Kommunikation bei Tieren war das maßgeschneiderte Stichwort für Hundetrainer und Entwickler der Trainingsphilosophie DOGS, Martin Rütter. Es sei für ihn immer wieder eine faszinierende Erfahrung, dass Hunde in der Lage seien, auf zwei Ebenen kommunizieren zu können, erklärte er. Dass sie ein und dasselbe Verhalten - zum Beispiel ein anderes Lebewesen beugt sich über mich, zeigt die Zähne und berührt mich - beim Hund (Angriff) und beim Menschen (Zuneigung) richtig deuten und einordnen könnten und entsprechend darauf reagieren würden. Aus seiner langjährigen Praxis als Hundetrainer berichtete Rütter, dass die Missverständnisse zwischen Mensch und Hund in der Regel auf Fehlinterpretationen des Menschen beruhen. Auch die Annahme, Hunde verstünden die Worte, die gesagt werden, verwies Rütter in das Reich der Fabeln: „In der Kommunikation mit Menschen reagieren Hunde zu 95 Prozent auf Mimik und Gestik“, sagte er. Die Tiere seien viel mehr hervorragende Beobachter und würden deshalb so viel „verstehen“.

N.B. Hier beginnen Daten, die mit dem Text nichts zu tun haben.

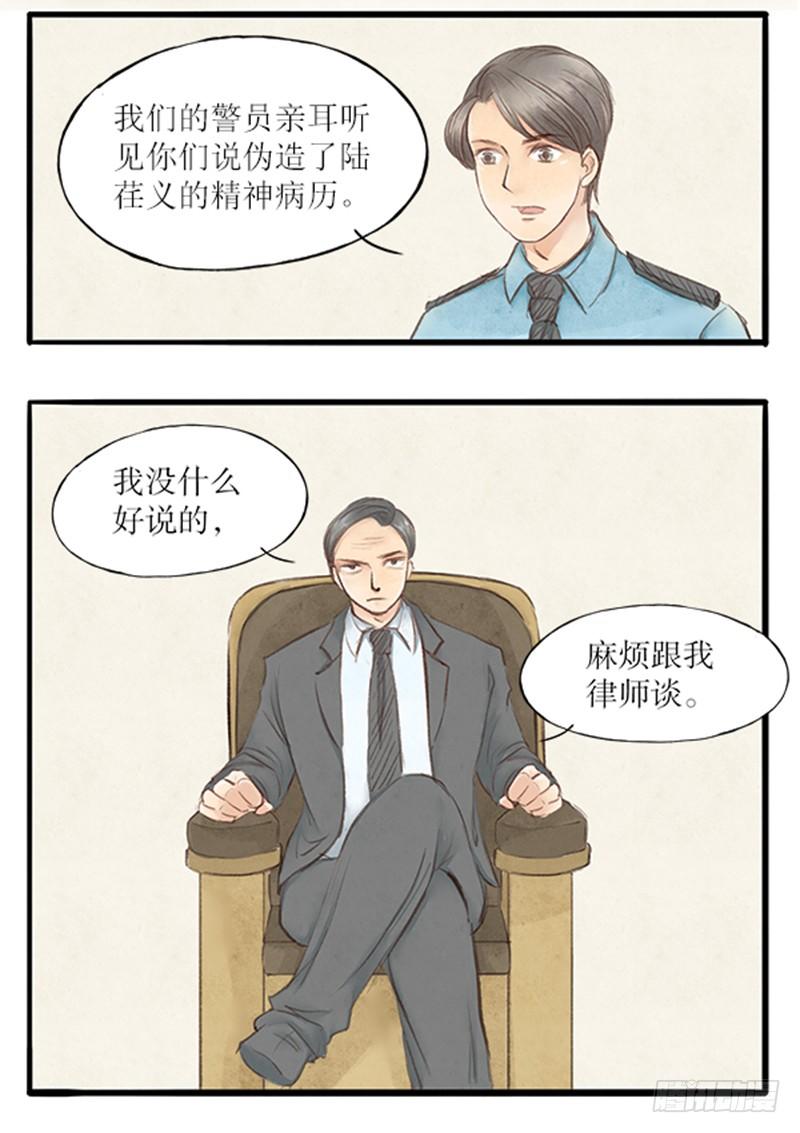《拍案江湖梦》22 医闹终落网 第2页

Mochte die Herangehensweise an das Thema auch unterschiedlich sein, so stimmten die beiden Wissenschaftler und der Hundetrainer doch in vielen Schlussfolgerungen überein, so zum Beispiel darin, dass man bei der Beurteilung des tierischen Verhaltens zwischen Haus- und Wildtieren unterscheiden müsse. Dass das Verhalten von Tieren situationsbedingt gesehen werde müsse und dass sich nicht nur Arten, sondern auch Individuen einer Art sehr von einander unterscheiden könnten.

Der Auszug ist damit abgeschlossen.